Une annonce : la mort du père. Le fils se retrouve chassé de chez lui avec son maigre héritage en poche. Proche, tout proche de nous devant le rideau de scène rouillé, Sami Frey est là, flanqué d’un grand imperméable et d’un sac vert en bandoulière. Il a deux bancs à sa disposition. Seul compte l’acteur.
Commence alors un drôle de récit. Sami Frey a un regard d’une sincérité folle et quelque chose de magnétique s’écoule de lui à nous. A travers lui passe le pathétique de l’existence dans ce qui devrait être décrit comme la plus belle chose au monde : un premier amour. Un amour simple, indésiré et mal compris par celui qui en est traversé. Il y a en cela un peu de l’étranger de Camus et une dérision à la Raymond Devos dans ce texte de Beckett. Car ce personnage peu habitué à ce qui l’entoure y réagit si étrangement qu’il crée chez nous stupéfaction et rire.

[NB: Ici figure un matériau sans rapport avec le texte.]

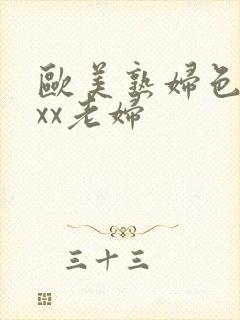 欧美熟妇色xxxx老妇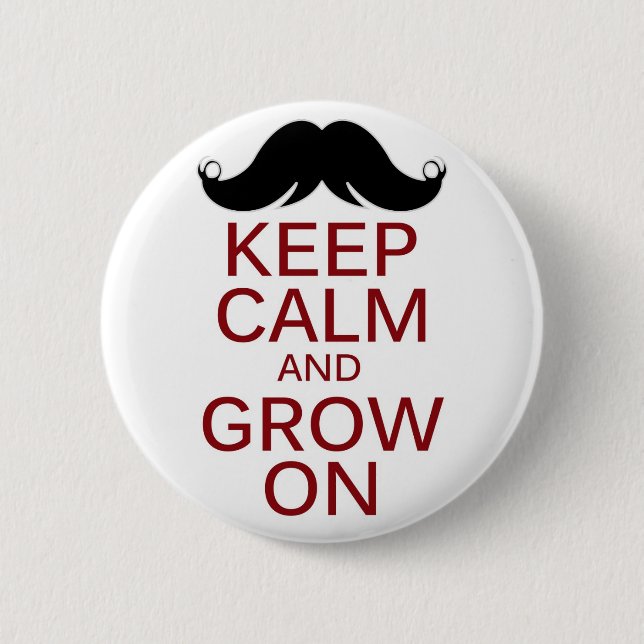 Funny Moustache Keep Calm and Grow On 2 Inch Round Button (Front)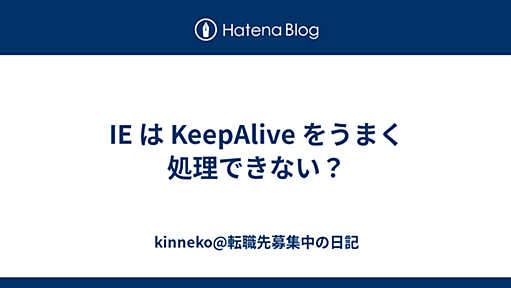 IE は KeepAlive をうまく処理できない？ - kinneko@転職先募集中の日記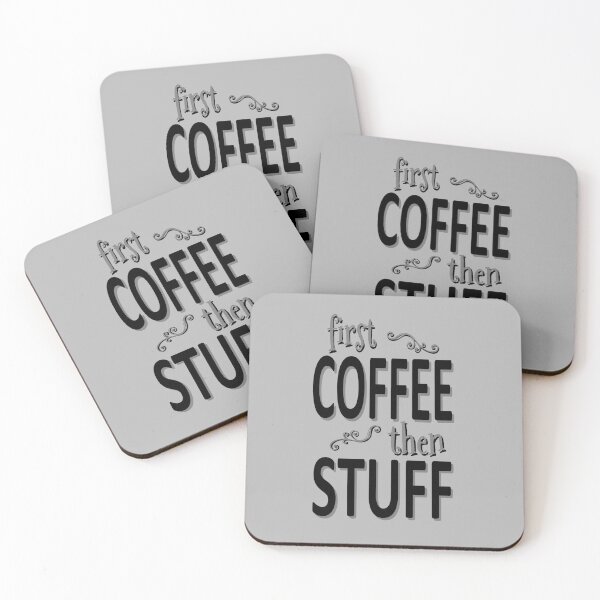 Item preview, First coffee then stuff designed and sold by Sinmara12.
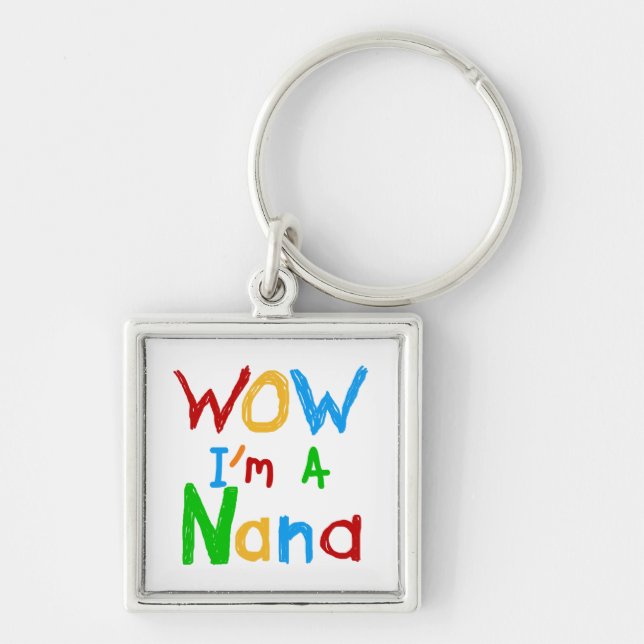 WOW I'm a Nana tshirts and Gifts Key Ring (Front)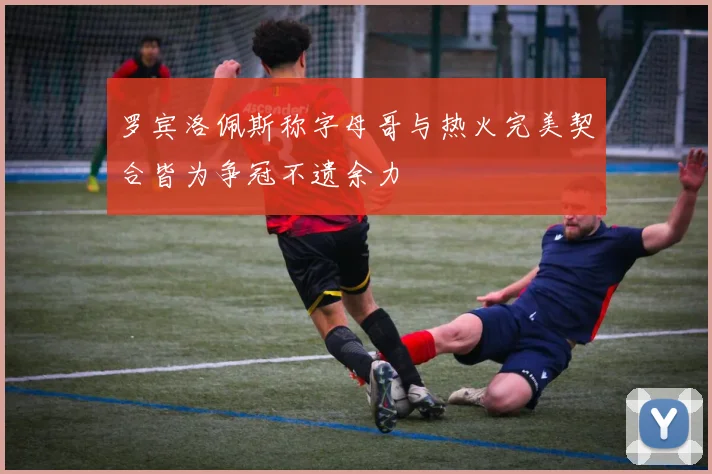 罗宾洛佩斯称字母哥与热火完美契合皆为争冠不遗余力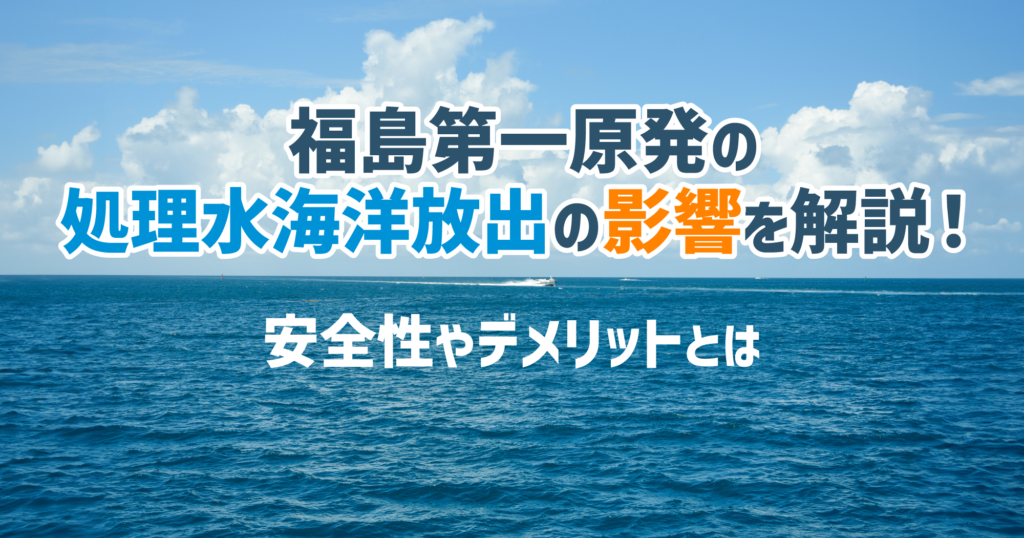 「福島第一原発の処理水海洋放出の影響を解説！安全性やデメリットとは」TOP画像　海の上にタイトル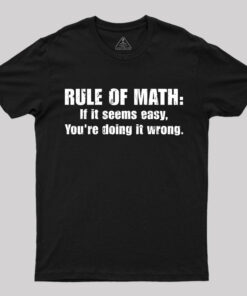 Funny Rule Of Math T-Shirt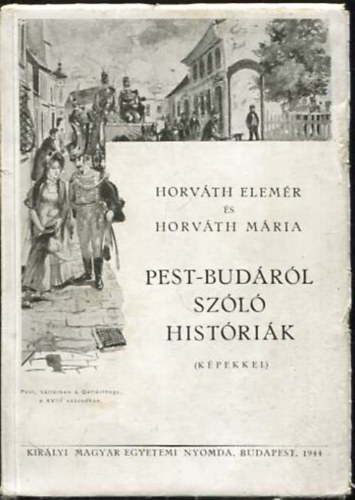 Horváth Elemér- Horváth Mária - Pest-Budáról szóló históriák (képekkel)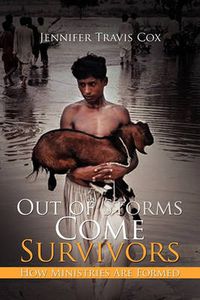 Cover image for Out of Storms Come Survivors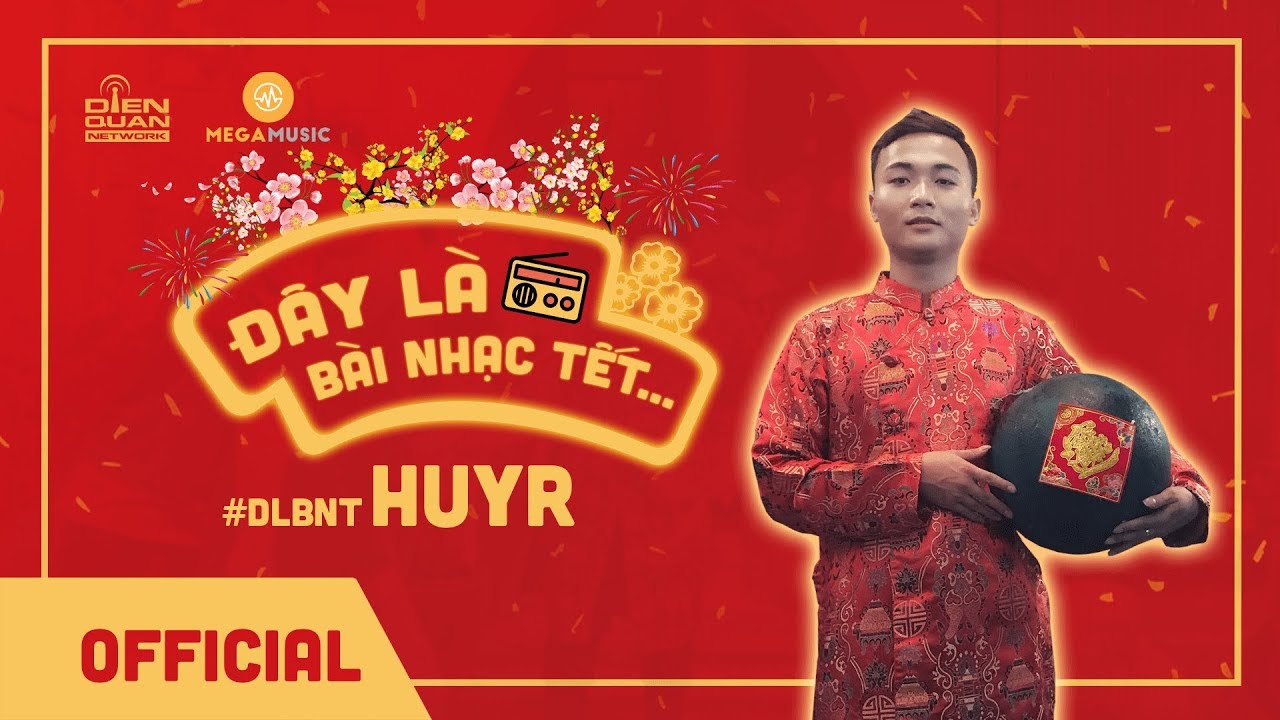 ĐÂY LÀ BÀI NHẠC TẾT (#DLBNT) | MV OFFICIAL | HUY R | Mega Music, prod ...
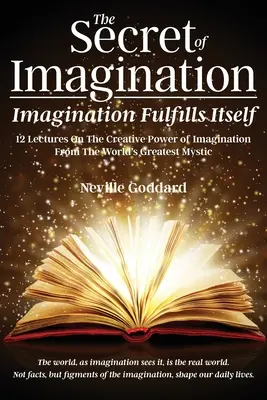 El Secreto De La Imaginación, La Imaginación Se Realiza A Sí Misma: 12 conferencias sobre el poder creativo de la imaginación - The Secret of Imagination, Imagination Fulfills itself: 12 Lectures On The Creative Power of Imagination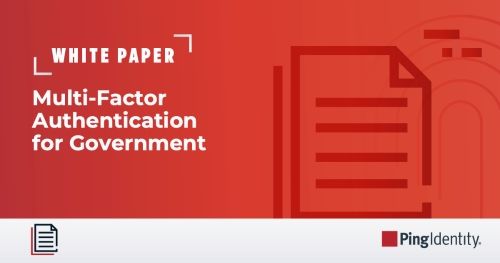 Multi-Factor Authentication for Government: Remove Friction Without Sacrificing Security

Oui, il y a quelque chose de délectable à voir ce texte parfois si brusque déclamé par un acteur avec un charisme qui ne peut inspirer que la déférence et l’admiration. Cette contradiction donne au spectacle sa saveur.
C’est comme un éclat, une étincelle de clarté dans une vie sans lustre. On ne sait pas toujours comment accueillir les images inventées par Beckett ni comment réagir à son humour mais porté par Sami Frey, ce texte prend une jolie hauteur et l’on se prend à attendre l’absurde qui fera mouche !
A voir pour découvrir cette œuvre de Beckett, pour l’immense Sami Frey, pour être déconcerté, pour écouter ce flot de littérature si étonnant. Une ballade littéraire drôle et désenchantée.